====== Input data

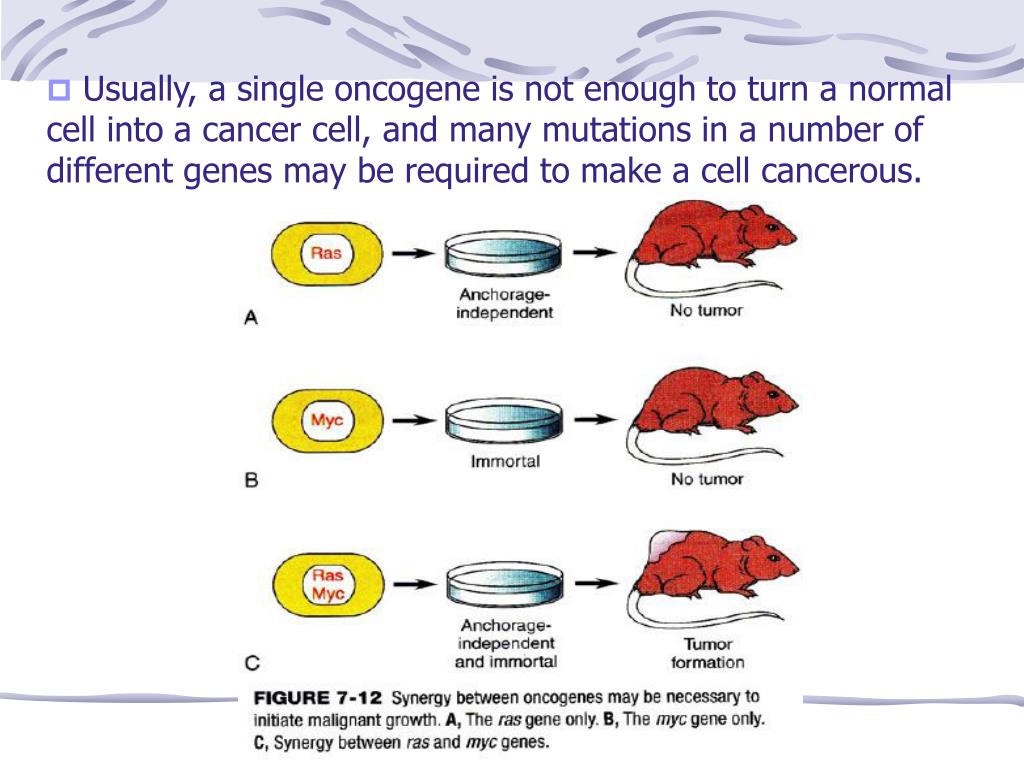 Usually, a single oncogene is not enough to turn a normal cell into a cancer cell, and many mutations in a number of different genes may be required to make a cell cancerous.

Ras

Anchorage-independent

No tumor

A

Myc

Immortal

No tumor

B

Ras Myc

Anchorage-independent and immortal

Tumor formation

C

FIGURE 7-12 Synergy between oncogenes may be necessary to initiate malignant growth. A, The ras gene only. B, The myc gene only. C, Synergy between ras and myc genes.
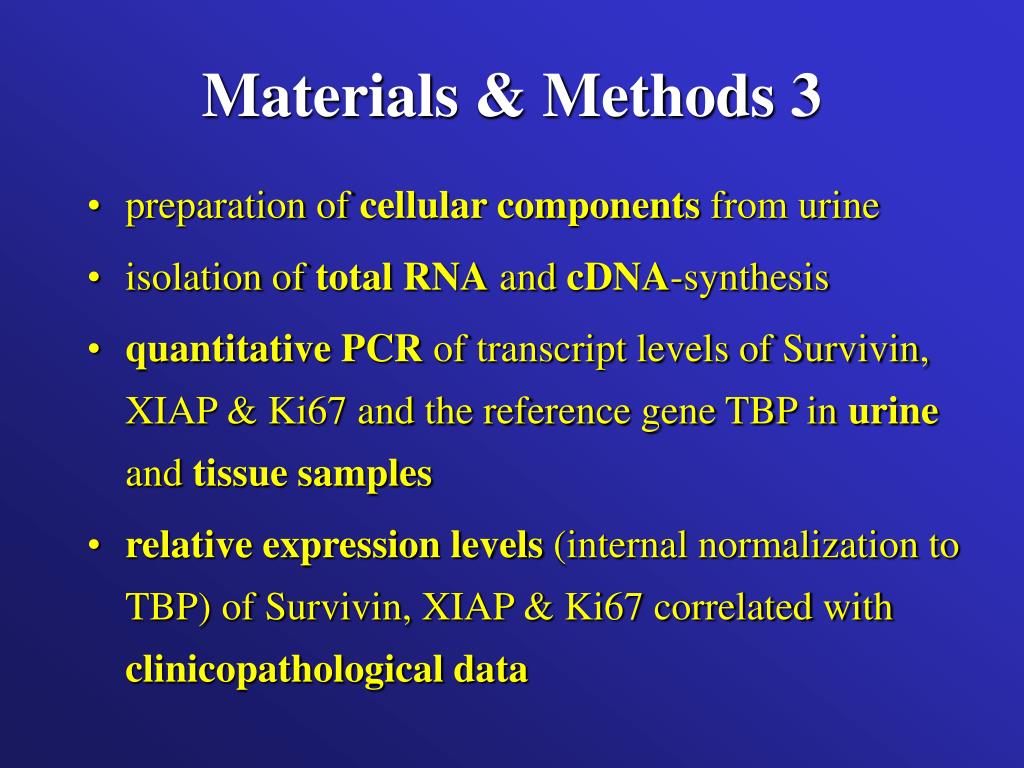 Materials & Methods 3

• preparation of cellular components from urine
• isolation of total RNA and cDNA-synthesis
• quantitative PCR of transcript levels of Survivin, XIAP & Ki67 and the reference gene TBP in urine and tissue samples
• relative expression levels (internal normalization to TBP) of Survivin, XIAP & Ki67 correlated with clinicopathological data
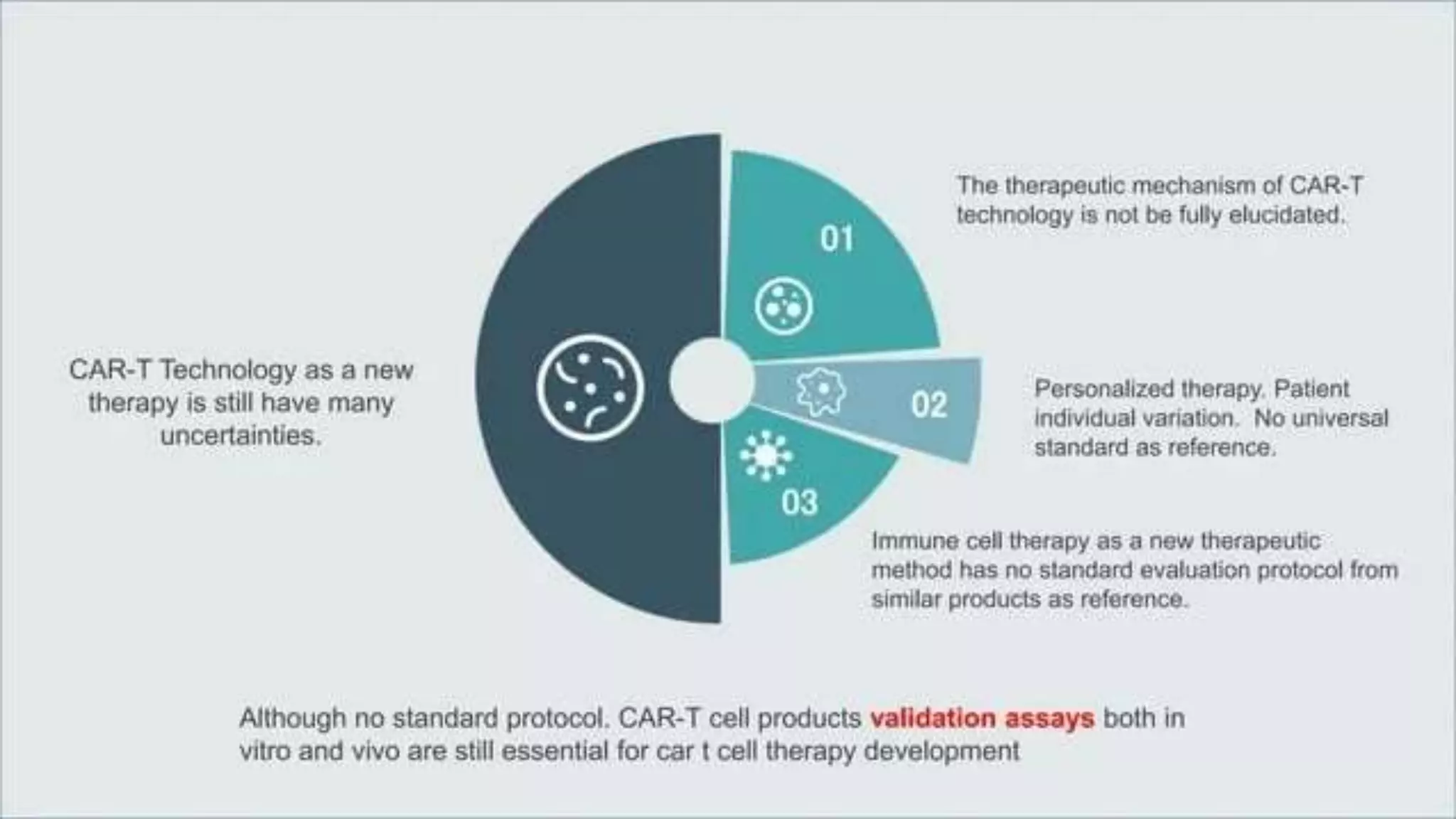 CAR-T Technology as a new therapy is still have many uncertainties.

01

The therapeutic mechanism of CAR-T technology is not be fully elucidated.

02

Personalized therapy. Patient individual variation. No universal standard as reference.

03

Immune cell therapy as a new therapeutic method has no standard evaluation protocol from similar products as reference.

Although no standard protocol. CAR-T cell products validation assays both in vitro and vivo are still essential for car t cell therapy development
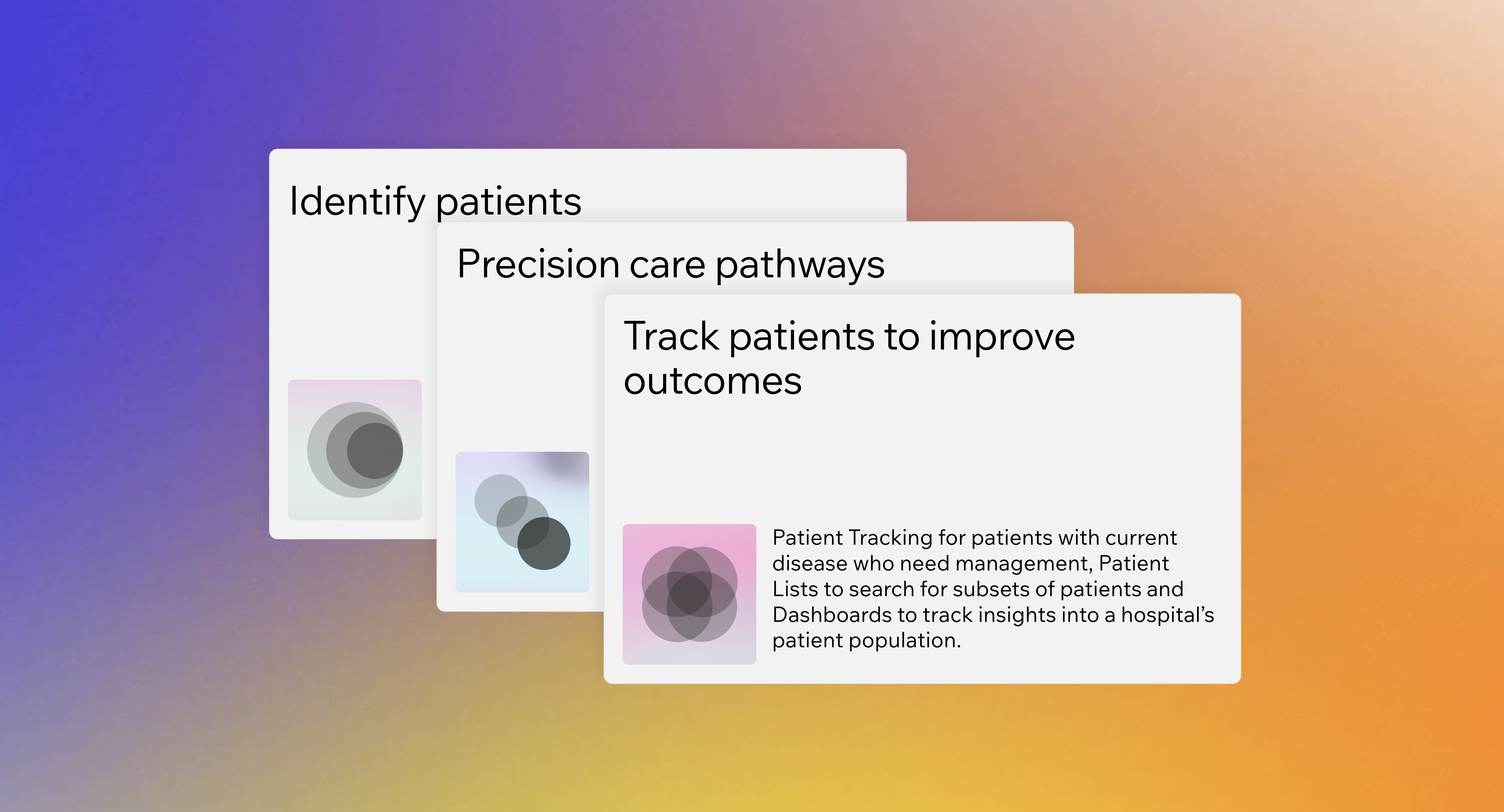 Identify patients

Precision care pathways

Track patients to improve outcomes

Patient Tracking for patients with current disease who need management, Patient Lists to search for subsets of patients and Dashboards to track insights into a hospital’s patient population.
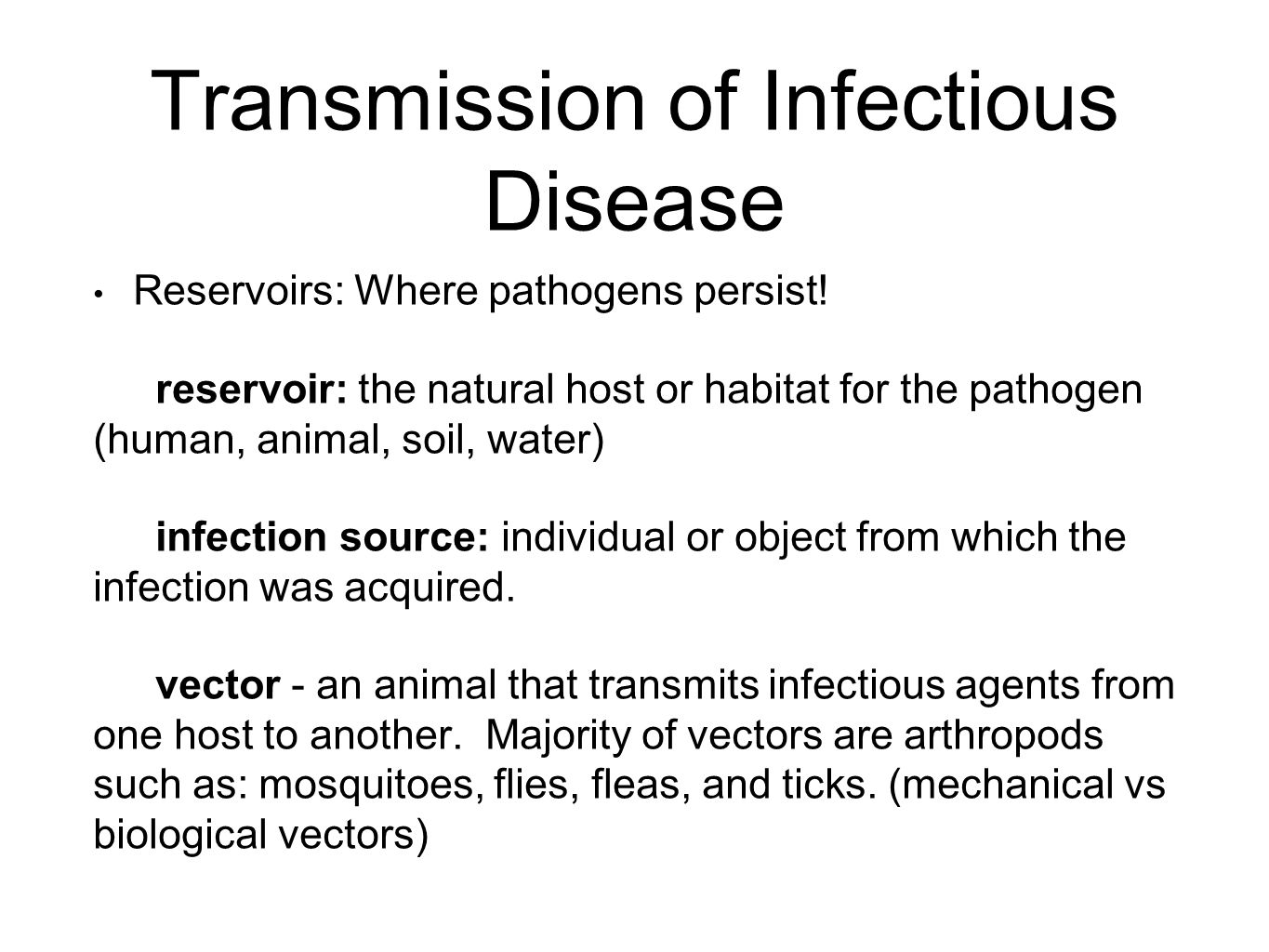 Transmission of Infectious Disease

• Reservoirs: Where pathogens persist!

reservoir: the natural host or habitat for the pathogen (human, animal, soil, water)

infection source: individual or object from which the infection was acquired.

vector - an animal that transmits infectious agents from one host to another. Majority of vectors are arthropods such as: mosquitoes, flies, fleas, and ticks. (mechanical vs biological vectors)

============

Task —
Write out exactly the lines starting with the one that holds "infection source: individual" and running through the last line above.

Output for this task —
infection source: individual or object from which the infection was acquired.

vector - an animal that transmits infectious agents from one host to another. Majority of vectors are arthropods such as: mosquitoes, flies, fleas, and ticks. (mechanical vs biological vectors)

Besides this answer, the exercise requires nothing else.